◆ Task input:

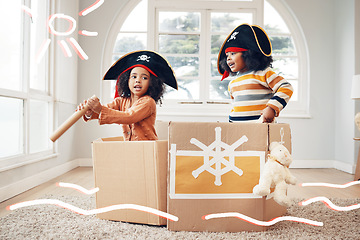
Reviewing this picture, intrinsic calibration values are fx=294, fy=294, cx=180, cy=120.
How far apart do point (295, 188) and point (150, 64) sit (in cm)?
127

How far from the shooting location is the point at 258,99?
1.41 meters

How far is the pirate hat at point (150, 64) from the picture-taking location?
4.51 feet

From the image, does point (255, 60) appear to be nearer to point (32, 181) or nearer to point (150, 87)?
point (150, 87)

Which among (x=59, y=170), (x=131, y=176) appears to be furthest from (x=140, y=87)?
(x=59, y=170)

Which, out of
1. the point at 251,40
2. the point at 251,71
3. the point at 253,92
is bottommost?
the point at 253,92

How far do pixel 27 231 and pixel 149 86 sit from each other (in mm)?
772

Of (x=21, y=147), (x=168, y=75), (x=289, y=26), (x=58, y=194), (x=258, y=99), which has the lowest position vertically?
(x=58, y=194)

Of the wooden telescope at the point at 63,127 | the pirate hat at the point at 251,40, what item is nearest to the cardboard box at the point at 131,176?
the wooden telescope at the point at 63,127

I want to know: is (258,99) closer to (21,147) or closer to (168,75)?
(168,75)

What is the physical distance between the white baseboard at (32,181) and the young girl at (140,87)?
2.39 ft

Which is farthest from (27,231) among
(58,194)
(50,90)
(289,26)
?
(289,26)

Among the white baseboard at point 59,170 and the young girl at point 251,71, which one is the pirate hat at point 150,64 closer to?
the young girl at point 251,71

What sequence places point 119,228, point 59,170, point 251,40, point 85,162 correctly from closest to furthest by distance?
point 119,228
point 251,40
point 59,170
point 85,162

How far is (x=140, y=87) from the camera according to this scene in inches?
53.7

◆ Your goal: Rewrite all of the records above with every occurrence of "pirate hat" renamed to "straw hat" and everything else left unchanged. Omit the pictures.

◆ Exercise answer:
Reviewing this picture, intrinsic calibration values are fx=294, fy=294, cx=180, cy=120.
How far apart do point (295, 188) and point (150, 64) sit (in cm)?
127

How far from the shooting location is the point at 258,99?
1.41 meters

How far is the straw hat at point (150, 64) from the picture-taking location?
4.51 feet

From the image, does point (255, 60) appear to be nearer to point (32, 181) or nearer to point (150, 87)?
point (150, 87)

Which among (x=59, y=170), (x=131, y=176) appears to be furthest from (x=140, y=87)?
(x=59, y=170)

Which, out of
1. the point at 251,40
2. the point at 251,71
3. the point at 253,92
is bottommost?
the point at 253,92

How far do pixel 27 231 and pixel 149 86 sit from each other (in mm)?
772

Of (x=21, y=147), (x=168, y=75), (x=289, y=26), (x=58, y=194), (x=258, y=99), which has the lowest position vertically?
(x=58, y=194)

Of the wooden telescope at the point at 63,127 | the straw hat at the point at 251,40, what item is nearest to the cardboard box at the point at 131,176?
the wooden telescope at the point at 63,127

I want to know: is (258,99) closer to (21,147) or closer to (168,75)?
(168,75)

What is the physical distance between the white baseboard at (32,181) and the young girl at (140,87)?
2.39 ft

Which is farthest from (27,231) among
(58,194)
(50,90)
(289,26)
?
(289,26)

Among the white baseboard at point 59,170 and the young girl at point 251,71, which one is the straw hat at point 150,64 closer to?
the young girl at point 251,71

What sequence places point 119,228, point 59,170, point 251,40, point 85,162 correctly from closest to furthest by distance?
point 119,228
point 251,40
point 59,170
point 85,162

How far is (x=140, y=87) from the camera according to this scene in inches?
53.7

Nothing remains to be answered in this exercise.